Clolar should be administered under the supervision of a qualified physician experienced in the use of antineoplastic therapy. Suppression of bone marrow function, which is usually reversible and dose dependent, should be anticipated and is likely to increase the risk of infection, including severe sepsis.
Administration of Clolar results in a rapid reduction of peripheral leukemia cells. Patients should be evaluated and monitored for signs and symptoms of tumor lysis syndrome and cytokine release (e.g., tachypnea, tachycardia, hypotension, pulmonary edema) that could develop into systemic inflammatory response syndrome (SIRS), capillary leak syndrome, or organ dysfunction. Clolar should be discontinued immediately in the event of clinically significant signs or symptoms of SIRS or capillary leak syndrome, either of which can be fatal. The use of prophylactic steroids may be of benefit in preventing signs and symptoms of cytokine release.

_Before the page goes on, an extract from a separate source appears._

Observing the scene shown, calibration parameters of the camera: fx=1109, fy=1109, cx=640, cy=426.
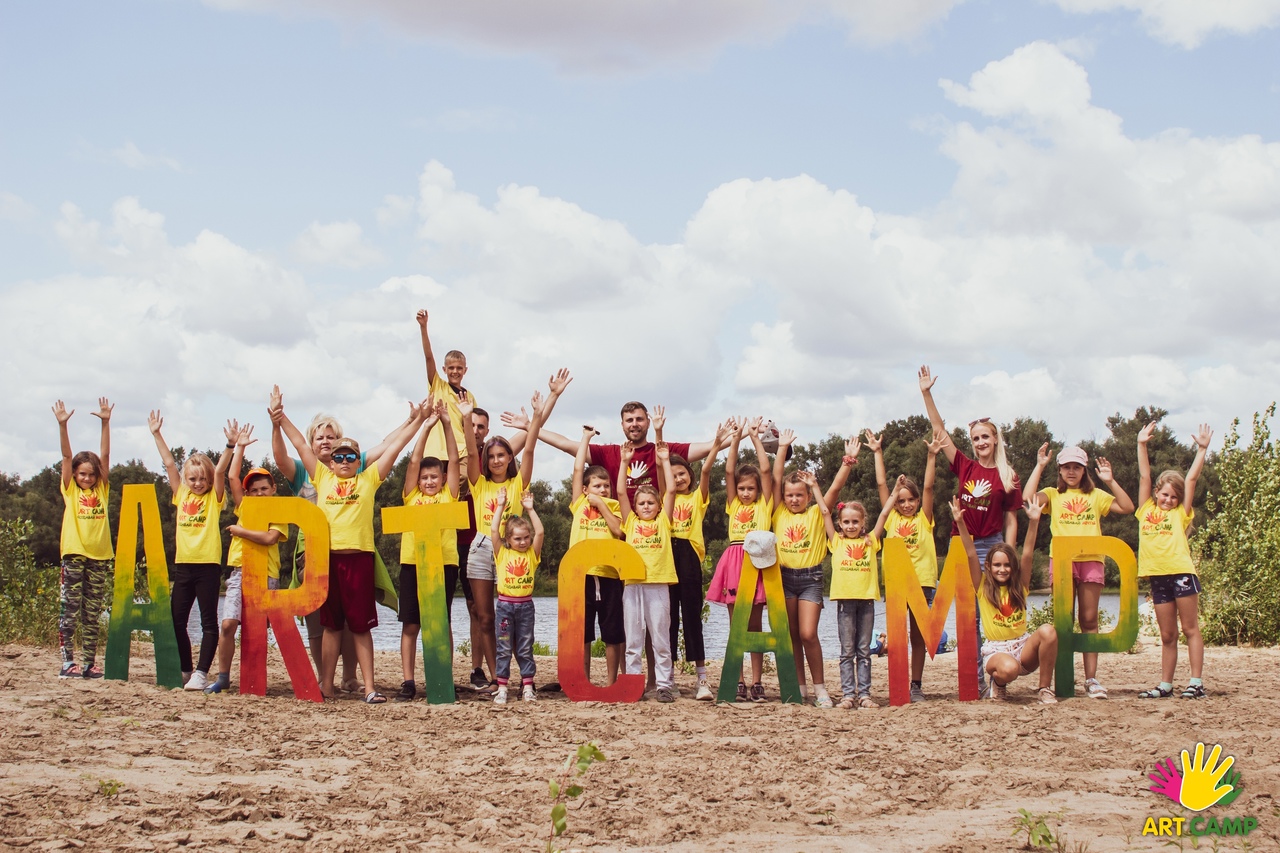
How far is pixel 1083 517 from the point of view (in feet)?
31.0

The most common side effects seen after Clolar treatment, regardless of causality, were gastrointestinal tract symptoms, including vomiting, nausea, and diarrhea; hematologic effects, including anemia, leukopenia, thrombocytopenia, neutropenia, and febrile neutropenia; and infection.
Liver and kidney function should be assessed prior to and during treatment with Clolar, as the liver is a target organ for Clolar toxicity and Clolar is excreted primarily through the kidneys. Concomitant use of medications known to induce hepatic or renal toxicity should be avoided.
Clolar may cause fetal harm when administered to a pregnant woman. Women of childbearing potential should be advised to avoid becoming pregnant and avoid breast feeding while receiving treatment with Clolar.